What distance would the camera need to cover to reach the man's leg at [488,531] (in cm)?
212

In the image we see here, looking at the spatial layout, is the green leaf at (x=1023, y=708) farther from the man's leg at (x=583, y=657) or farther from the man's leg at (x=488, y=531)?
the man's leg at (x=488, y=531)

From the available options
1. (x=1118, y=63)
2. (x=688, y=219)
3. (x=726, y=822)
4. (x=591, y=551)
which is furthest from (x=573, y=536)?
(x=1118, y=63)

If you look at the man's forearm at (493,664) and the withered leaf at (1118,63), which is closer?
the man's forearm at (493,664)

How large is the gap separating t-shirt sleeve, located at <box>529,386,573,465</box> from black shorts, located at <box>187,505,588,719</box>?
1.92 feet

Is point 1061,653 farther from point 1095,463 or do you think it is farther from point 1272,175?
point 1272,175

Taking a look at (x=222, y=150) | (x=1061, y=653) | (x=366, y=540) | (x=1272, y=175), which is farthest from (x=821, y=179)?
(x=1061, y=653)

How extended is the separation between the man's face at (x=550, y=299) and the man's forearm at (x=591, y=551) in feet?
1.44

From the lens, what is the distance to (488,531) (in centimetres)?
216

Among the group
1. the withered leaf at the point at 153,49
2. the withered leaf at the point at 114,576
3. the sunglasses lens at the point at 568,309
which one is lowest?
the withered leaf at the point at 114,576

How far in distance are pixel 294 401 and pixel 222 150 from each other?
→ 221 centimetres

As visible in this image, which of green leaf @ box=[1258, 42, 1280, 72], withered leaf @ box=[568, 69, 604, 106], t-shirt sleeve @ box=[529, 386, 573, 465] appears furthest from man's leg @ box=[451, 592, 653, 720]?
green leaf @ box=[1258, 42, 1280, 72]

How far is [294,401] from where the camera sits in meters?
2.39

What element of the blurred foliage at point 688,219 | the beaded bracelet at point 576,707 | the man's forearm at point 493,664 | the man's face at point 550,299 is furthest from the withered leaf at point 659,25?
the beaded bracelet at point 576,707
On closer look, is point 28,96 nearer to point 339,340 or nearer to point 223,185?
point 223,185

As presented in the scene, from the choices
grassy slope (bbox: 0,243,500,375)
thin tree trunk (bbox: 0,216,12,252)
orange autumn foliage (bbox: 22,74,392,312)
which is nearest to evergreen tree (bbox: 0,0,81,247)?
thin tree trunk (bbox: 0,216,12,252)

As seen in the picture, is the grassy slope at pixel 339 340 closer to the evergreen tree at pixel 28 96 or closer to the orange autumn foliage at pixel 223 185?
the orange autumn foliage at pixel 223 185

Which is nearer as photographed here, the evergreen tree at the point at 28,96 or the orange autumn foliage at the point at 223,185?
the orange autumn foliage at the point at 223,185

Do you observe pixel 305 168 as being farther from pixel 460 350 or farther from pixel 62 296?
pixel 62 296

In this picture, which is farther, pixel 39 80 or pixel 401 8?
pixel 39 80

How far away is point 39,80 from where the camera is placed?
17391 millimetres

- - - -

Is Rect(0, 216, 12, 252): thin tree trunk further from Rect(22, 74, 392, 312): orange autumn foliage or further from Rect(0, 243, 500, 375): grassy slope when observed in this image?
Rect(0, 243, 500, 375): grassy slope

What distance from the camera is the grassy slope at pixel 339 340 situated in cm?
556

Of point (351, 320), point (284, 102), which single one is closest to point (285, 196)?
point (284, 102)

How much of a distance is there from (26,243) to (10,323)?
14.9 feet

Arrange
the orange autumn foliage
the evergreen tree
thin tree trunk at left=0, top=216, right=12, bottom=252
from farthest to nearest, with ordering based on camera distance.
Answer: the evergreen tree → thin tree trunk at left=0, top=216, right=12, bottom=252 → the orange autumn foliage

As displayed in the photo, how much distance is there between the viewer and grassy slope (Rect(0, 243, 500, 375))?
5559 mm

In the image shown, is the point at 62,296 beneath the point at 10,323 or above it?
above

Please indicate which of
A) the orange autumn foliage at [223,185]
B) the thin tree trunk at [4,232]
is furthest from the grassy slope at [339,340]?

- - - -

DIRECTION:
Turn the entries from the line with "What element of" up to and including the line with "17391 millimetres" into a two-column CSV with the header input,output and one row per entry. Put each entry's text and its answer in separate quoted fields, with line breaks replaced by spaces.

OUTPUT FOR THIS EXERCISE:
input,output
"What element of the blurred foliage at point 688,219 | the beaded bracelet at point 576,707 | the man's forearm at point 493,664 | the man's face at point 550,299 is furthest from the withered leaf at point 659,25?","the beaded bracelet at point 576,707"
"On closer look, is point 28,96 nearer to point 339,340 or nearer to point 223,185?","point 223,185"
"As presented in the scene, from the choices grassy slope (bbox: 0,243,500,375) thin tree trunk (bbox: 0,216,12,252) orange autumn foliage (bbox: 22,74,392,312) which is nearest to evergreen tree (bbox: 0,0,81,247)?","thin tree trunk (bbox: 0,216,12,252)"
"As seen in the picture, is the grassy slope at pixel 339 340 closer to the evergreen tree at pixel 28 96 or closer to the orange autumn foliage at pixel 223 185?","the orange autumn foliage at pixel 223 185"
"Which is nearer as photographed here, the evergreen tree at the point at 28,96 or the orange autumn foliage at the point at 223,185?","the orange autumn foliage at the point at 223,185"
"Do you observe pixel 305 168 as being farther from pixel 460 350 or farther from pixel 62 296?","pixel 62 296"
"In this picture, which is farther, pixel 39 80 or pixel 401 8?","pixel 39 80"
"How far away is point 39,80 from where the camera is placed?","17391 millimetres"